Orfeo has documented this recital along with many of her Gundula Janowitzmajor roles at the Vienna State Opera, often in live recordings of complete operas, but also in excerpted form on a portrait album. The latter includes Donna Anna in Don Giovanni under Karajan (1970), Agathe in Der Freischütz (1972) and Ariadne (1976) under Böhm as well as Don Carlo under Horst Stein (1970) – all operas available complete in the Orfeo catalogue – Monteverdi's Poppea (1963), Marzelline and Leonore (Fidelio 1962 and 1978) plus an exquisite excerpt from Meistersinger from 21 October 1975 with Janowitz as Eva and a jovially mischievous Karl Ridderbusch as Sachs. There is also the small jewel of her Fiordiligi at the side of Christa Ludwig as Dorabella in a live recording of Così fan tutte under Josef Krips from the Vienna State Opera (1968).
Gundula Janowitz, who was born on 2 August 1937 in Berlin but was of Hungarian-Austrian extraction, and grew up and was trained in Graz, sang Wagner at Bayreuth as early as 1960: albeit "only" as a Flowermaiden in Parsifal – captured and easily identifiable on CD! This was followed in 1963 by Beethoven's Ninth Symphony with Grace Bumbry, Jess Thomas, George London and the Bayreuth Festival chorus and orchestra under Karl Böhm.
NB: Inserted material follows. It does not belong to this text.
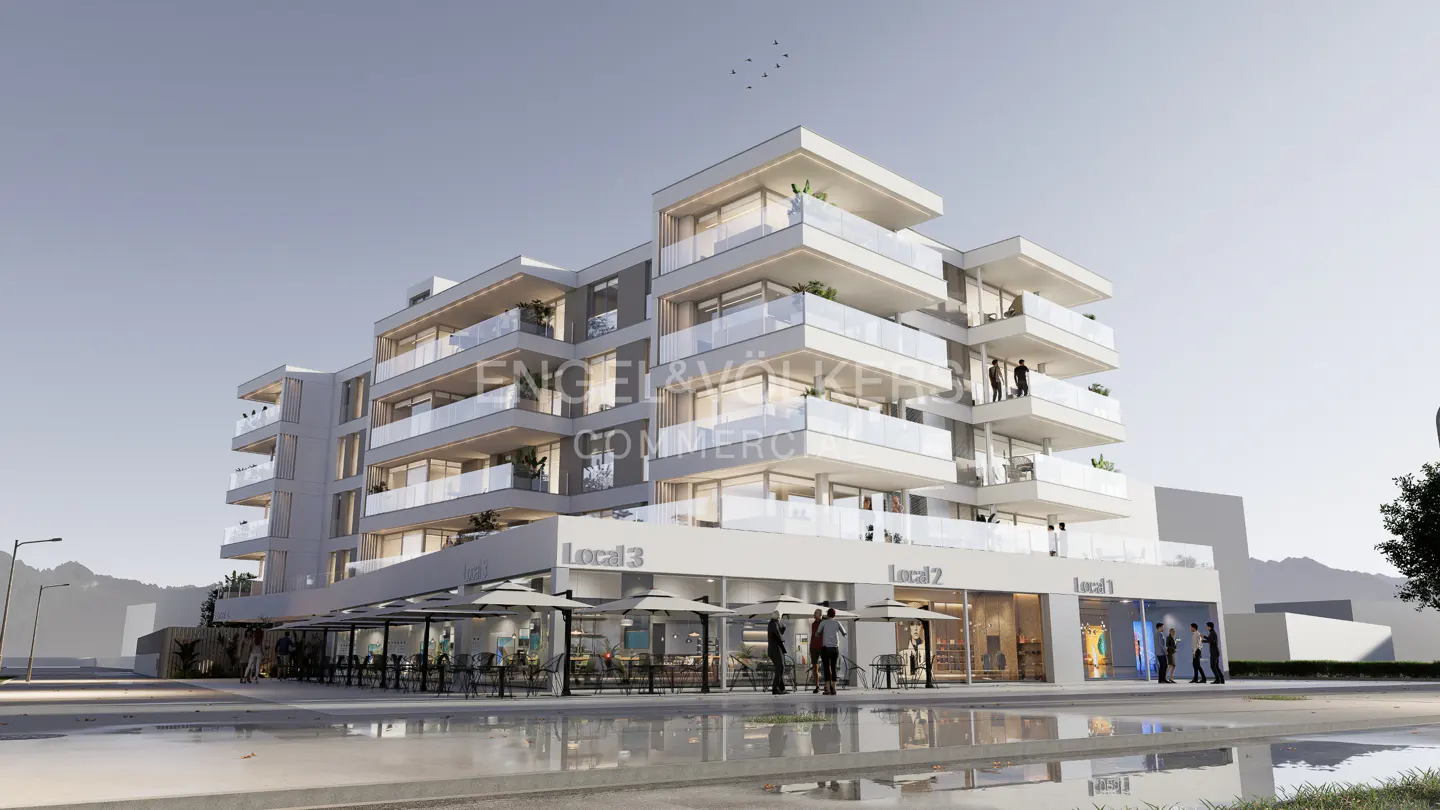 Modern white building with glass balconies and commercial spaces below. People are visible on balconies and in front of shops.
Then everything went quite quickly. Thanks to Herbert von Karajan there followed an engagement at the Vienna State Opera, Pamina in Aix-en-Provence in 1963, Ilia (Idomeneo) the following year at Glyndebourne, a string of recordings, Strauss and Wagner in Salzburg (Sieglinde at the first Easter Festival in 1967). Jens Malte Fischer, in his 1995 book Große Stimmen, rightly praised the "marmoreal beauty" of her singing, "as cool as it is classically rigorous".
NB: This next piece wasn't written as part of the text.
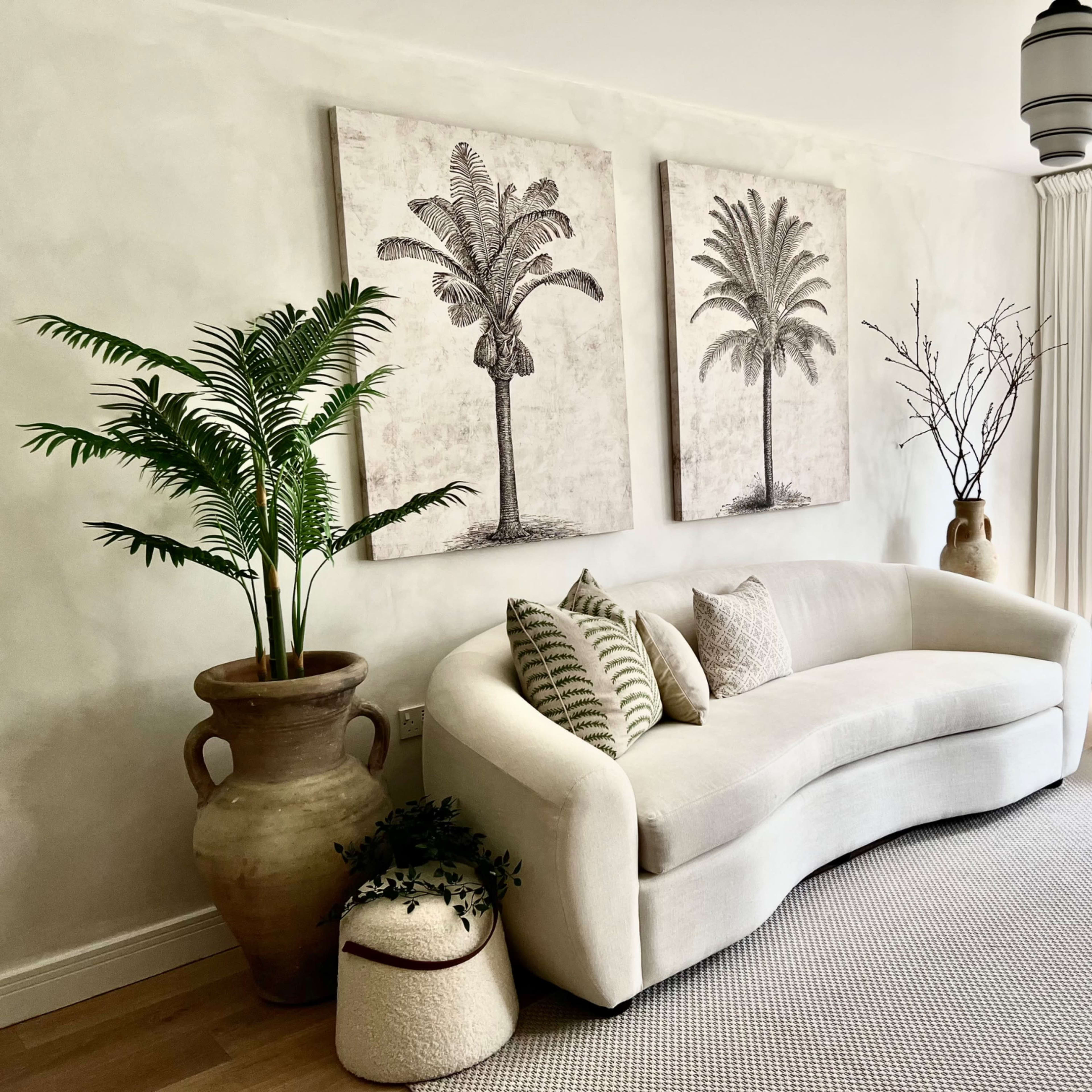 A light-colored living room features a curved sofa, decorative palm prints on the wall, and various plants in stylish pots.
The great years in Gundula Janowitz's career were the 1970s and 1980s. And yet the Vienna live recording of the "Dove sono" of her Countess in Figaro from 7 February 1990 on the portrait album demonstrates that, shortly before she retired from the stage – she would later still give recitals – her voice had lost none of its character, even though in terms of substance it had been somewhat compromised by singing the great Verdi and Wagner roles like Sieglinde, Elsa and Elisabeth (Tannhäuser). The downside of her exceptionally slender bright voice, rich in harmonics, was that there was always the danger of a certain metallic shrillness.